- DOCUMENT EXCERPT
The Justice Verma report is historic in many respects; it should catalyse change in criminal law.

The Report of the Committee on Amendments to Criminal Law by Justice J S Verma, Justice Leila Seth and Senior Advocate Gopal Subramanium marks a new moment in the history of government-appointed committees in India. Its 631 pages (very few of which are taken up with lists and other routine items) were produced in exactly one month, surely something of a record. The report reflects the committee’s serious engagement with a wide range of women’s and other civil society organisations, as also legal experts and state officials. But the main respects in which the committee has executed its mandate in an exemplary fashion are, first, its broadly constitutional rather than narrowly penal approach, and, second, its willingness to resist both “public opinion” as well as state orthodoxies.

Rather than make its task simpler by confining itself to rape as criminal assault, the committee has taken the bold and imaginative step of placing crimes against women within the broader context of gender relations, patriarchal cultures, and evolving mores on rights and freedoms. This enables a productive departure from the confines of the protectionist mode in which laws on crimes against women have been framed until now. The committee’s paradigm makes a decisive break with the problematic tendency that treats women as property, not just in the implementation of the law but also in its very philosophy. The committee’s perspective is given full play throughout, but especially in the Bill of Rights in Appendix 3.

- WHAT TO DO
A - Copy the text of the excerpt on the Justice Verma report between "Rather than make" and "in Appendix 3.", inclusive.
B - In the excerpt on the Justice Verma report, what does the committee's choice to place crimes against women within the broader context of gender relations make possible? Answer in one to three sentences.
C - List the members of the committee named in the excerpt on the Justice Verma report.

- EXTRACTED ENTRIES
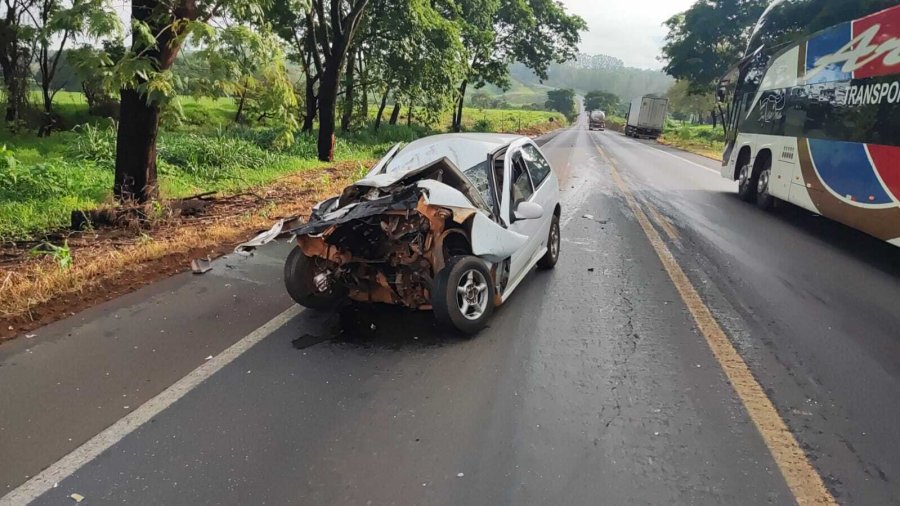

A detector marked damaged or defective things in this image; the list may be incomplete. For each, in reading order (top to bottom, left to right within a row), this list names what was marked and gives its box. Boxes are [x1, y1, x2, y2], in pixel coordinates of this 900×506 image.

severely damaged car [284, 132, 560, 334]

* * *

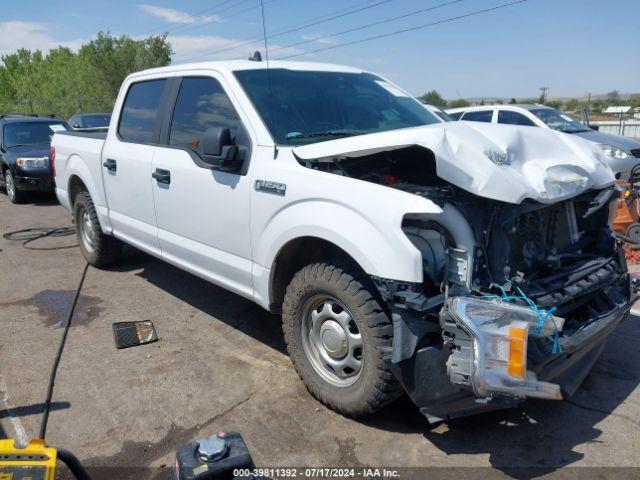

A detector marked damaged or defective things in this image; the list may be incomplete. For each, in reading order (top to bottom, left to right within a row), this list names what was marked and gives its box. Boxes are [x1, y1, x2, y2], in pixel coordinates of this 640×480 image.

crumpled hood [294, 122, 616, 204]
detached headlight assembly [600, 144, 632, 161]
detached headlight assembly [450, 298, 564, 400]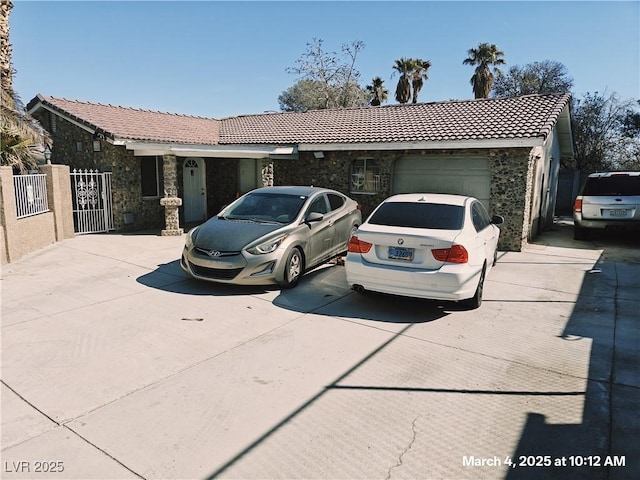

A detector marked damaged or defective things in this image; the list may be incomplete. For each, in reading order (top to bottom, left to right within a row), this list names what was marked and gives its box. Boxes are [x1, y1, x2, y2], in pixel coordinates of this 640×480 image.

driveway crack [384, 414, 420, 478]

- RESULTS OF THE EXERCISE
A -
Rather than make its task simpler by confining itself to rape as criminal assault, the committee has taken the bold and imaginative step of placing crimes against women within the broader context of gender relations, patriarchal cultures, and evolving mores on rights and freedoms. This enables a productive departure from the confines of the protectionist mode in which laws on crimes against women have been framed until now. The committee’s paradigm makes a decisive break with the problematic tendency that treats women as property, not just in the implementation of the law but also in its very philosophy. The committee’s perspective is given full play throughout, but especially in the Bill of Rights in Appendix 3.

B - Placing crimes against women within the broader context of gender relations, patriarchal cultures and evolving mores on rights and freedoms lets the committee depart productively from the protectionist mode. Laws on crimes against women have been framed in that mode until now.

C -
- Justice J S Verma
- Justice Leila Seth
- Senior Advocate Gopal Subramanium